## Extrait
══════════

[Été 2009]
Le Musée des Beaux-Arts du Canada (MBAC), actuellement sous la direction de Marc Mayer, a récemment annoncé que le Musée canadien de la photographie contemporaine (MCPC) n’occupera plus son propre bâtiment situé au 1, canal Rideau.
En fait, ce lieu ne sera plus un espace public consacré aux arts. Il a été remis au Parlement, qui doit le démanteler pour le transformer en bureaux et en lieux de réunion. Cette décision représente l’étape finale dans la destruction du MCPC, dont le processus amorcé subtilement dès 1994 est devenu plus agressif et flagrant aux yeux du public sous le précédent directeur du MBAC, Pierre Théberge. Dans cette brève analyse, j’ai voulu rappeler la crise et la vision qui sont à l’origine du MCPC, et envisager une solution constructive à cette dernière attaque contre les arts, s’il en est encore temps.

══════════

## Jeu de données
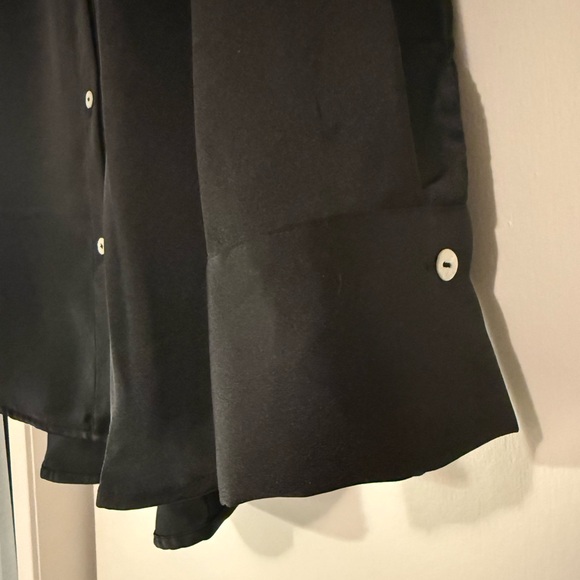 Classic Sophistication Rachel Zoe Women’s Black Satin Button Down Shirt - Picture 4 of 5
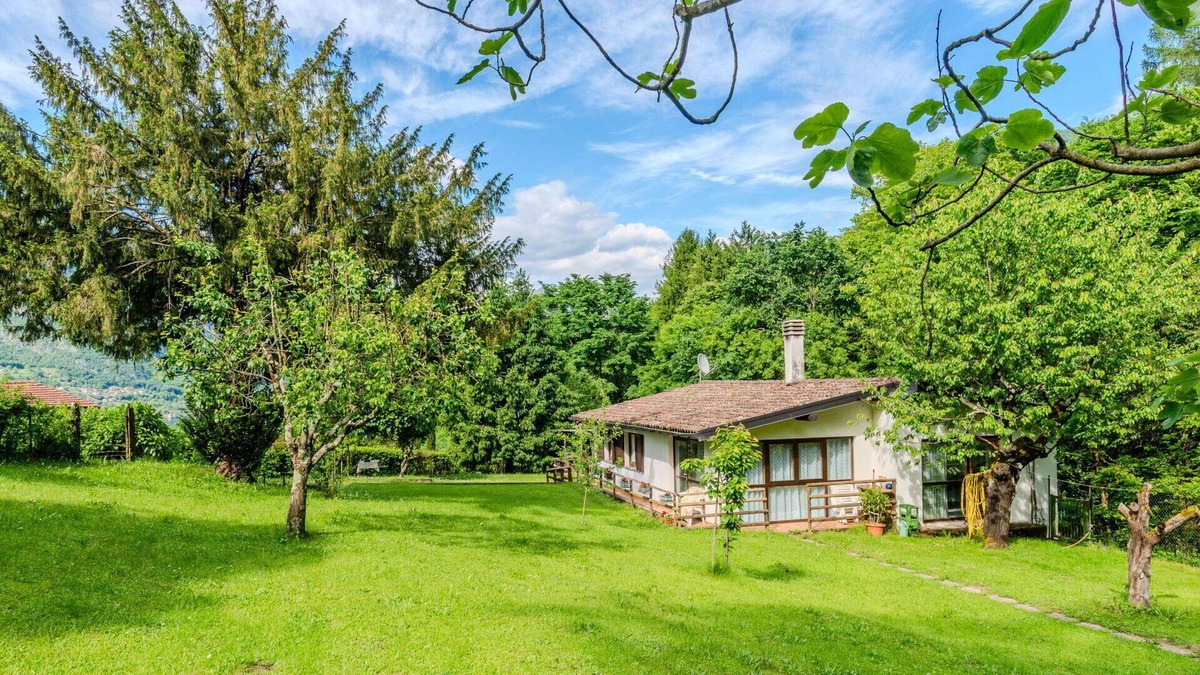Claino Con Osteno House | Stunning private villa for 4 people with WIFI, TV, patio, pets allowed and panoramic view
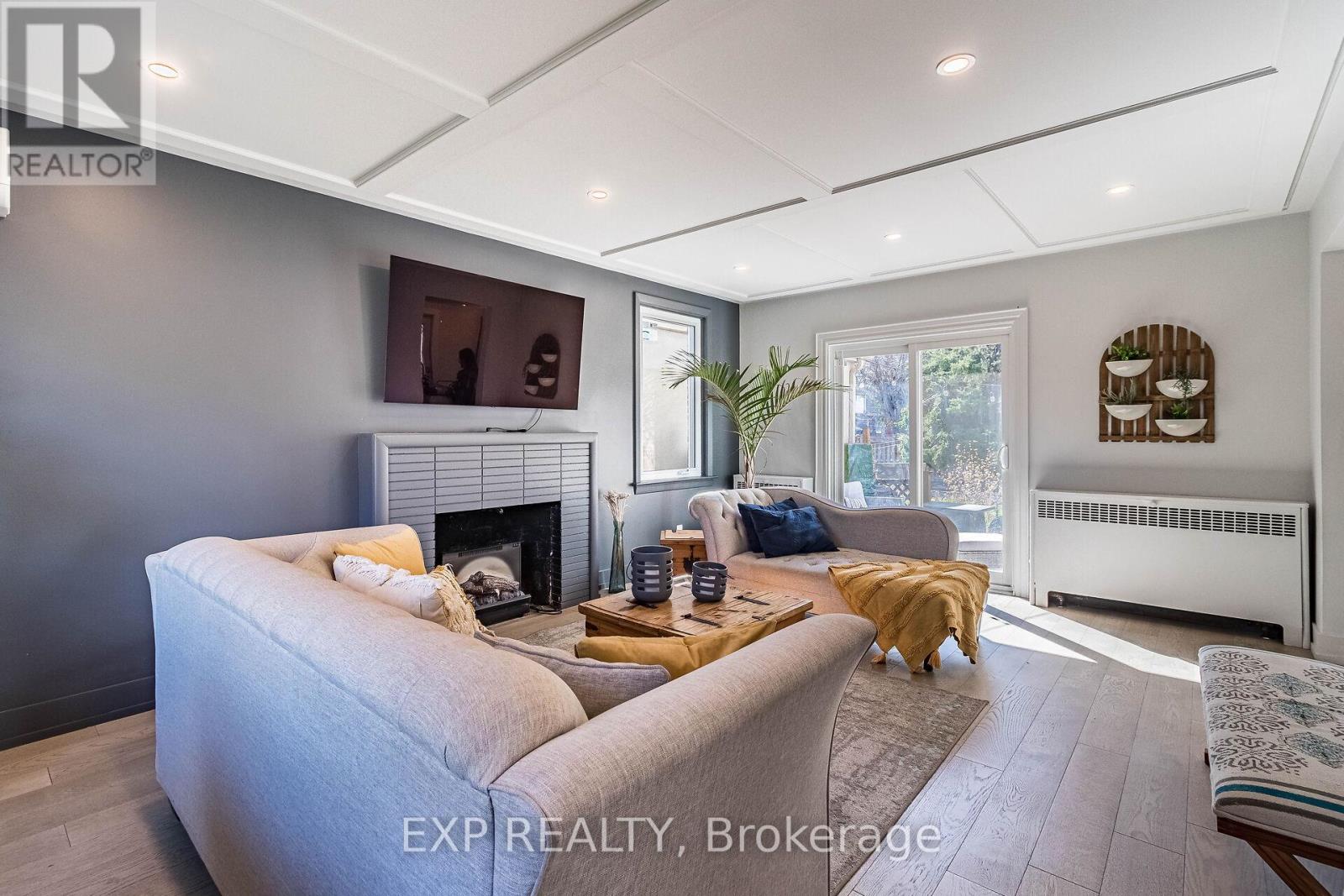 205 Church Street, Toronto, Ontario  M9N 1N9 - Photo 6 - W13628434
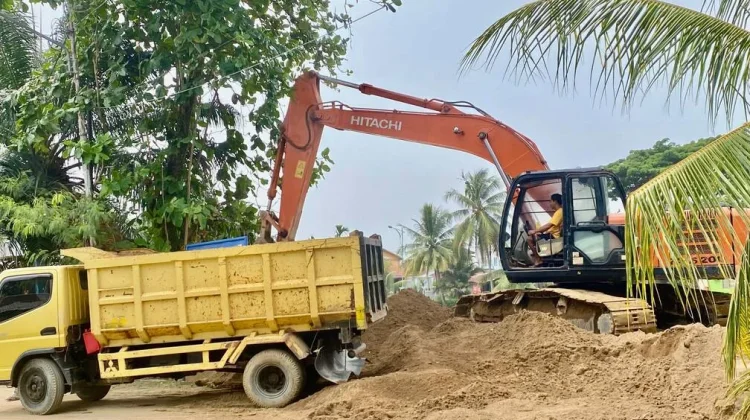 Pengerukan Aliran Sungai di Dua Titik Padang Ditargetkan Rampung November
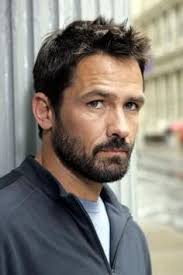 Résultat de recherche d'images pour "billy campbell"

══════════

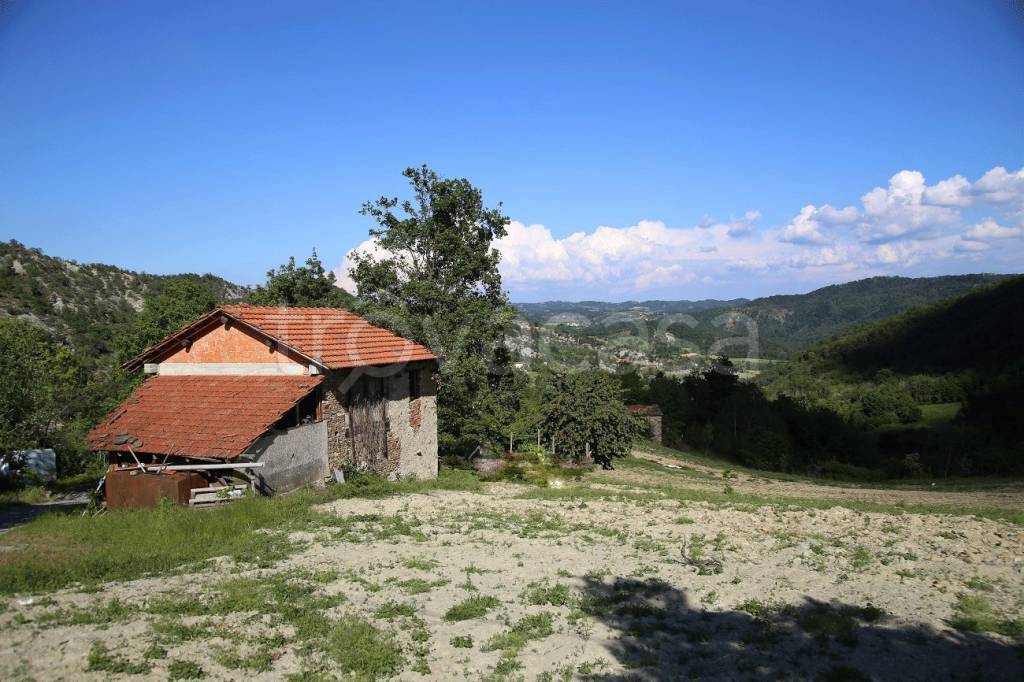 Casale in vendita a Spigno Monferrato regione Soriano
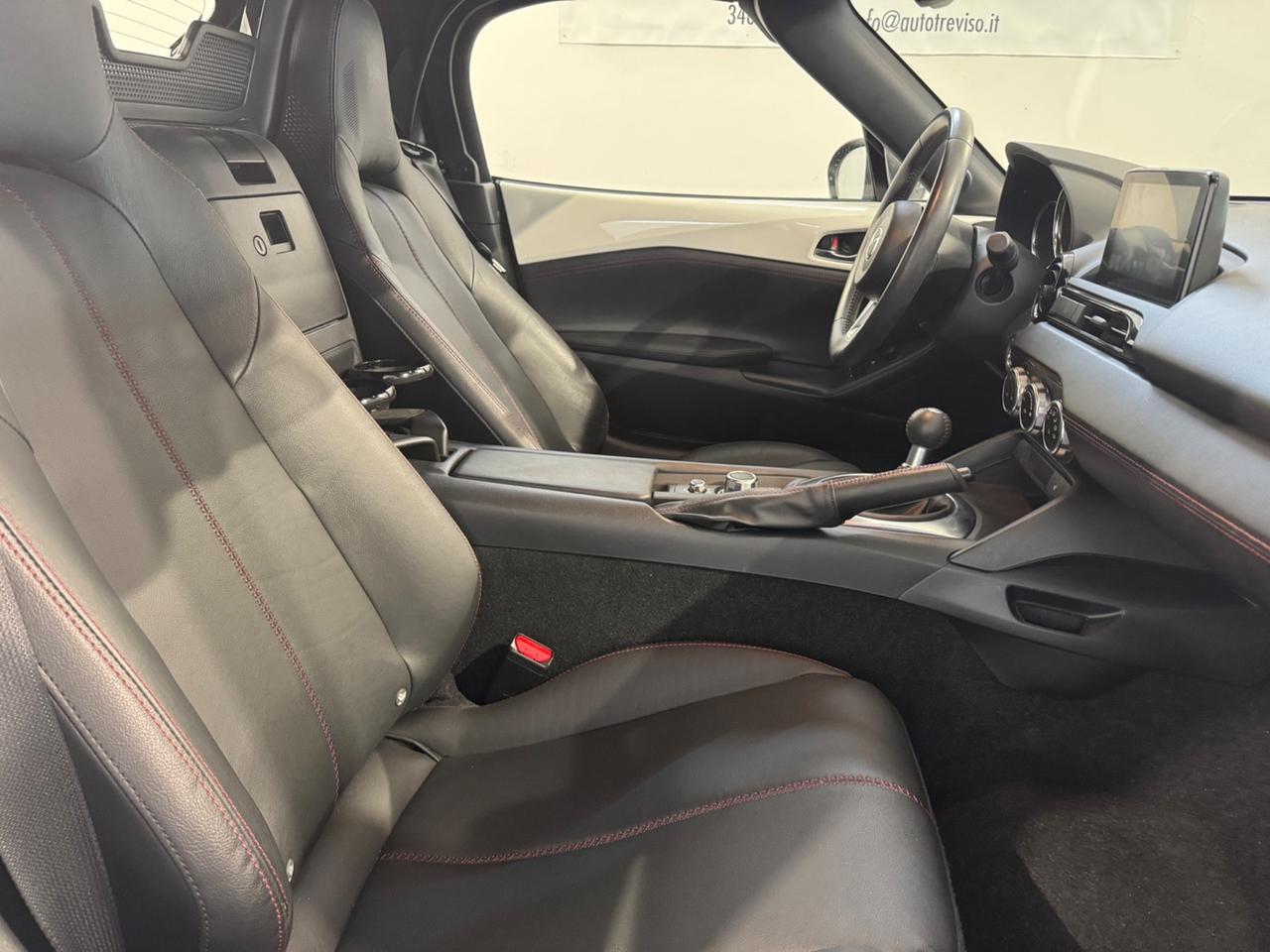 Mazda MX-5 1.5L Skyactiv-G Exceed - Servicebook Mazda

══════════

## Exercices
A: D'après l'extrait, à quelle adresse se trouve le bâtiment du Musée canadien de la photographie contemporaine ?
B: Indiquez si chacune des affirmations suivantes concorde avec l'extrait, en répondant par oui ou par non et en citant les mots décisifs du texte : (i) le bâtiment du MCPC a été remis au Parlement ; (ii) Marc Mayer était le précédent directeur du MBAC ; (iii) le processus de destruction du MCPC a commencé en 2009.

## Corrigé
A: Au 1, canal Rideau.

B:
(i) Oui : « Il a été remis au Parlement ».
(ii) Non : « actuellement sous la direction de Marc Mayer » et « le précédent directeur du MBAC, Pierre Théberge ».
(iii) Non : « amorcé subtilement dès 1994 ».